Merab Sharikadze, one of Georgian rugby’s biggest names, has been banned for 11 years after investigators uncovered an organized doping scheme built around urine substitution, advance warnings of tests, and failures in basic sample observation. Five other players from Georgia’s senior men’s fifteens team were handed suspensions of up to six years, along with one member of support personnel.

The case grew out of Operation Obsidian, a joint investigation by World Rugby and the World Anti-Doping Agency that began in 2023 after World Rugby’s athlete passport programme flagged irregularities in urine samples over an extended period before the Men’s Rugby World Cup 2023 in France. WADA said the probe identified five instances of sample substitution. It also found that employees of the Georgian national anti-doping agency gave players advance notice of drug tests, while doping control officers failed to properly observe athletes and did not witness urine collection.

AI-generated illustration
AI-generated illustration

That combination points to more than individual cheating. It suggests a coordinated effort that exploited weak points in the testing chain, from advance leaks to inadequate supervision at the point of collection. In a sport that depends on surprise testing and strict chain-of-custody procedures, the case has exposed how easily those safeguards can be undermined when multiple people inside the system fail to do their jobs.

WADA president Witold Bańka said the case was outrageous and would send shockwaves through Georgian sport and government. WADA said it had lost confidence in the Georgian Anti-Doping Agency and called for wholesale changes.
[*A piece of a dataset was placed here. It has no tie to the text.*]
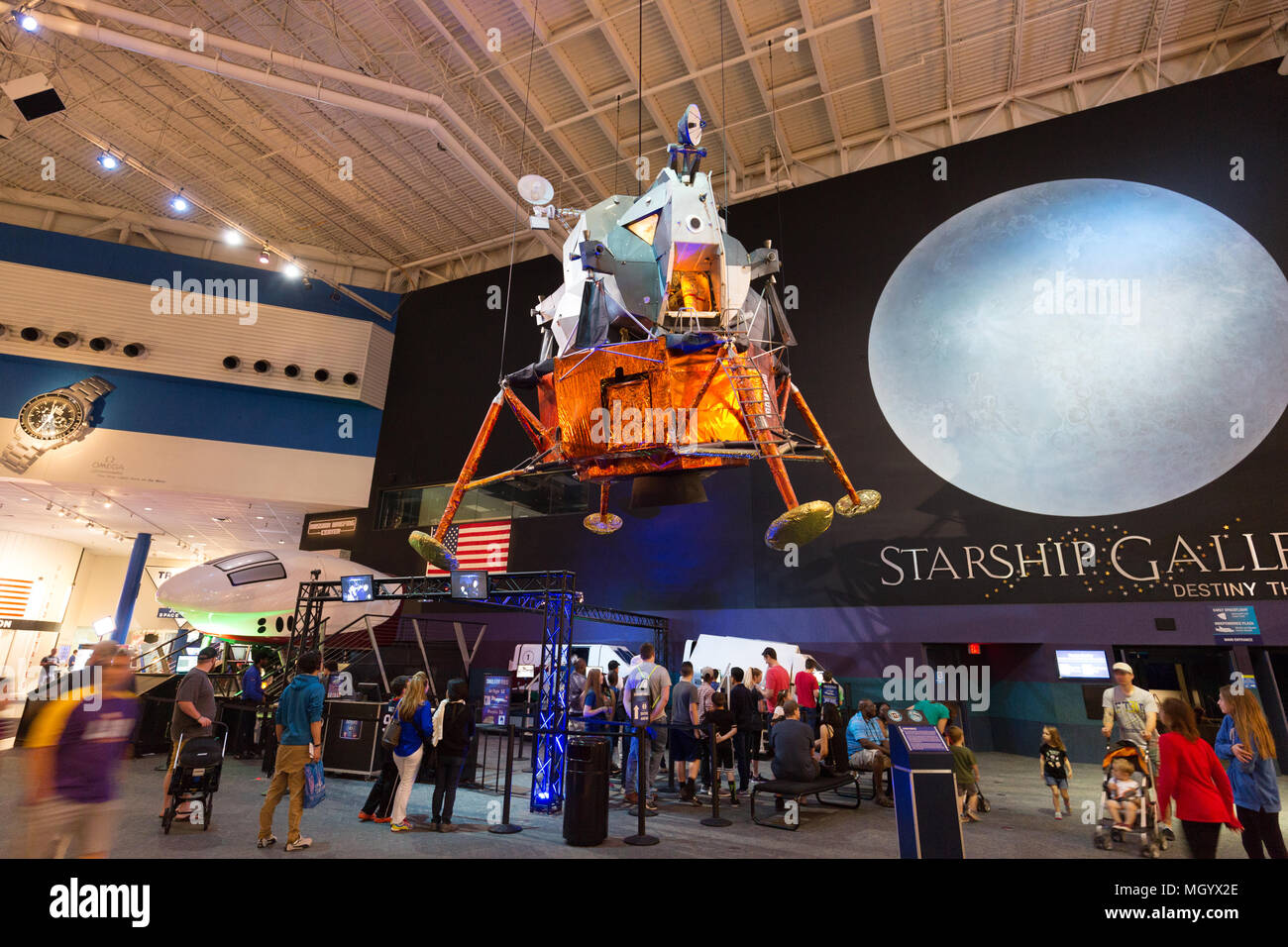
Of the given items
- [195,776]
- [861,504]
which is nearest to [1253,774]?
[861,504]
It also said it had brought the findings to the Georgian government’s attention, with further investigation into Georgian sport continuing.

Sharikadze’s fall is especially stark because he was one of Georgia’s most prominent players. World Rugby said he was due to play his 100th test in the 2024 Rugby Europe Championship. Instead, he last appeared for Georgia in March 2024, captaining them to a Rugby Europe Championship final win over Portugal, then disappeared from the international scene before matches against Fiji, Japan and Australia in July 2024.

The reputational damage extends beyond one captain. Georgia finished bottom of its pool at the 2023 Rugby World Cup without a win, and the scandal has deepened scrutiny of whether international rugby’s anti-doping systems are equipped to detect organized evasion, not just isolated positive tests. Sharikadze later said he faced a six-year rugby ban for providing his urine sample for other players to use, before moving into mixed martial arts and making his MMA debut in late November 2025.